Along the way, it’s become increasingly clear the value proposition for international sharing of weather data is greatly enhanced if oceanographic and hydrologic data are shared internationally as well. Ocean data are needed for predictions of storm surge, tracking and prediction of harmful algal blooms, and predictions of seasonal to interannual, decadal, and longer-term climate trends, and much more. Hydrologic data can be combined with precipitation forecasts to anticipate riverine flooding, and conversely, low water levels, etc. But there exists no strong tradition of data sharing in these communities.

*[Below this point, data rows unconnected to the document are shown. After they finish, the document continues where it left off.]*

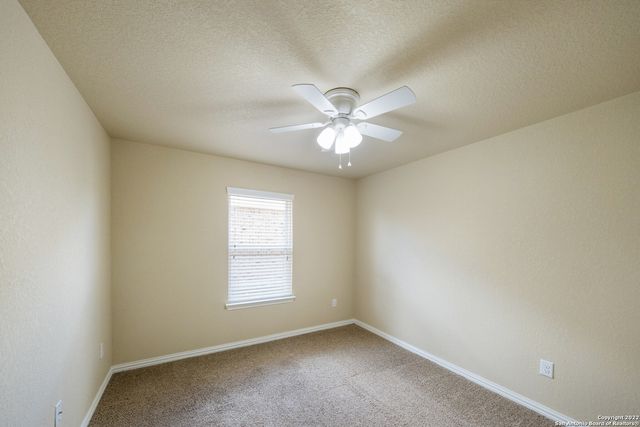 368 AMARYLLIS, New Braunfels, TX 78132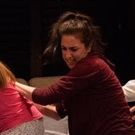 BWW Review: Joshua Harmon's Riveting, Brutally Funny BAD JEWS at American Stage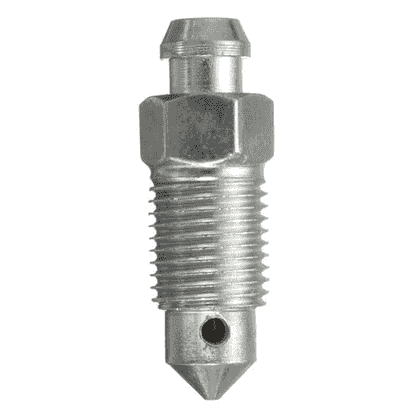 Pinza de freno - tornillo de sangrado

Which brings us back to that room-filling elephant:
Both articles make it clear that international data sharing is essential to achieving the needed weather forecasts and climate outlooks. But they stop short of addressing what’s needed if rich and poor nations alike are to fully share in the benefits of such information. In particular, mere sharing of weather forecasts per se stops short of what is needed. Harnessing the value of those forecasts depends upon additional information decision support for weather-sensitive economic sectors (agriculture, energy, transportation, water resource-management, etc.), for the financial community (e.g., investors and insurers). Such decision support is a given in wealthy nations; in the rest of the world, not so much. Thus, as matters now stand, it’s likely the wealthy benefit far more from weather information coming from poorer, more-remote corners of the world than do the peoples native to those regions. The current disparity is puts cooperation on shaky grounds at best. Only if the benefits of data sharing are themselves shared fairly can collaboration be sustained. More worrisome, if left unaddressed, the current gap in benefits to haves- and have-nots will widen as artificial intelligence comes into play. Nations of the world would do well to address all this sooner rather than later (presumably, under auspices of the WMO).